Sleep And Retirement

Something to consider, if and when you plan to retire.

When I first retired from work at the age of 60 in 2012, it felt like a holiday. Hard to believe that I never had to show up for a job again, I couldn’t shake the feeling that it was all rather fake. Just like that feeling on a foreign holiday, I was sure I would have to go home eventually. But I couldn’t go home, because I was at home. And I couldn’t go back to work, because I no longer had a job.

So I stayed up late. Very late. I watched films into the early hours. I read books in one long sitting. Then I started blogging in the summer, and sat at the computer until three in the morning most nights, wondering what to post onto my new blog.

I hadn’t worked a 12-hour shift, so I wasn’t really that tired.

That was made worse by sleeping-in. Some days I didn’t stir until ten. But we had Ollie by then, so he had to go out. Long walks with him, sometimes very long walks that wore us both out. Four or five hours discovering the area around Beetley on foot.

But I still wasn’t that tired at night.

The following year, I started volunteering for the Fire Service. Twenty hours a week Monday to Friday, then rushing back to take Ollie out for yet another long walk. Julie was working full time back then, so I still stayed up much later than her.

-=-=-

## Stated task
Carry on the post about sleep and retirement from its last sentence, in the same voice.

## Excerpt from a dataset
-=-=-

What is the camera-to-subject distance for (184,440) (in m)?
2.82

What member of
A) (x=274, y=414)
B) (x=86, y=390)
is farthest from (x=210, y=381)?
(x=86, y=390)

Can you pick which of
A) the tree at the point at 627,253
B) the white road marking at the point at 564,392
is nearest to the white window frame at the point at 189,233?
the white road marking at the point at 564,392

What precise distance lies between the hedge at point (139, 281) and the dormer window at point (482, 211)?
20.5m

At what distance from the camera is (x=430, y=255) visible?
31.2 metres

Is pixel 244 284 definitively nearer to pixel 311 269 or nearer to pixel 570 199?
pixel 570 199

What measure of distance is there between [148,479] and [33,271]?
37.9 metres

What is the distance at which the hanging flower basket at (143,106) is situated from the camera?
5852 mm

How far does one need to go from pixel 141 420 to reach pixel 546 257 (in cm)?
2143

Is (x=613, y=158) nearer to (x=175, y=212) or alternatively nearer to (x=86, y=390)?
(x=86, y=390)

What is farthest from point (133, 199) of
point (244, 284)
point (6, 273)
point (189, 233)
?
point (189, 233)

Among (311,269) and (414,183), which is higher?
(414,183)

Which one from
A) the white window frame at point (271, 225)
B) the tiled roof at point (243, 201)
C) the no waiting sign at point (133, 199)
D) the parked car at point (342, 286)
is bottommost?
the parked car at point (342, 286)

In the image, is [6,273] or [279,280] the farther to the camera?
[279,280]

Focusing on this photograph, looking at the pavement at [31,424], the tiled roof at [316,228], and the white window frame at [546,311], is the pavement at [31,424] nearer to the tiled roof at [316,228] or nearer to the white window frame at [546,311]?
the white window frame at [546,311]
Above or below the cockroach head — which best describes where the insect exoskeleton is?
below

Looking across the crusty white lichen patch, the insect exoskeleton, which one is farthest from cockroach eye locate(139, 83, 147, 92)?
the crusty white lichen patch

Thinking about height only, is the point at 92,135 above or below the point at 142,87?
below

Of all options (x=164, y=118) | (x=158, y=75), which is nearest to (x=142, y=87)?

-=-=-

## Result of this task
It took almost ten years of adjustment, but in 2021 I started to go to bed earlier. I might have tossed and turned a bit, but I eventually went to sleep at least four hours earlier than I had been doing. By 2022, age was beginning to tell when I reached the age of seventy. I cut down my screen time in the evenings, avoiding the computer after dinner as much as possible. And I tried to go to bed at or just after eleven at night.

That started to work. No reading in bed, getting up when I woke up, instead of turning over.

Now I am awake by (or before) seven most days. I get tired around ten at night, and I look forward to my bed just after eleven. At weekends I try to stay up until after midnight, to keep Julie company. But that doesn’t always work out, and I am still in bed before twelve sometimes.

It took a very long time, but I finally sorted out my sleep pattern in retirement.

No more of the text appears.